High IO After Upgrade to 3.6

I’ve recently upgraded mongo from 3.4 and 3.6 and noticed a significant increase in IOPS. With 3.4 the disk util was 50% and now with 3.6 it’s up to 80-90%.

It appears that ever since 3.6 there was a change that causes the journal to flush more to disk.
https://jira.mongodb.org/browse/SERVER-37233

The issue listed above states that it is a known issue and is in fact working as designed. However, the issue also claims that the increase in IOPS is isolated to primary members and what I’m seeing is that secondaries are affected as well. The issue also states that in case disk becomes loaded, mongo gives precedence to write ops over flushing to journal, effectively preserving the same expected performance before the upgrade.

However, I cannot really rely on that as I’m seeing the disk IO climbing to 90%. Is there a way to handle the increase in IO, reduce it somehow? Has anyone else also come across this issue?
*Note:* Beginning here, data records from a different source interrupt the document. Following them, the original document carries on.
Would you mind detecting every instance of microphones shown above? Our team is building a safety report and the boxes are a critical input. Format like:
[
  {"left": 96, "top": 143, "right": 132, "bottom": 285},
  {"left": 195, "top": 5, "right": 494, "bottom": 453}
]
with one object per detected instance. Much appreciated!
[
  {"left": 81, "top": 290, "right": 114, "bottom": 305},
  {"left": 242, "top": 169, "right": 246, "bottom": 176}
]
Hi @vonschnappi_N_A welcome to the community!

You are correct that the higher disk activity is expected in MongoDB 3.6 compared to 3.4. This is due to improvements to make replication more reliable. Specifically, in 3.6 and newer, MongoDB only replicate journaled data. This makes replication more reliable since if the primary crashes while replicated writes are not journaled, it could end up with “holes” in its oplog.

Having said that, MongoDB 3.6 is not supported anymore per April 2021. I would encourage you to upgrade to the latest version (currently 5.0.9) for bugfixes and performance improvements.

Best regards
Kevin

Hi Kevin and thank you for your response.

Regarding 3.6 not being supported, your’e absolutely right. I’m actually in the process of reaching mongo latest and so I need to pass through all versions.

After some investigation I realized that I was looking at the wrong metric. I was looking at disk util% rather than IOPS. Indeed mongo 3.6 shows high IO but as I am using a provisioned IOPS disk, that shouldn’t be a problem. That the disk is 90% utilized is no cause for concern as long as the disk is able to serve requests.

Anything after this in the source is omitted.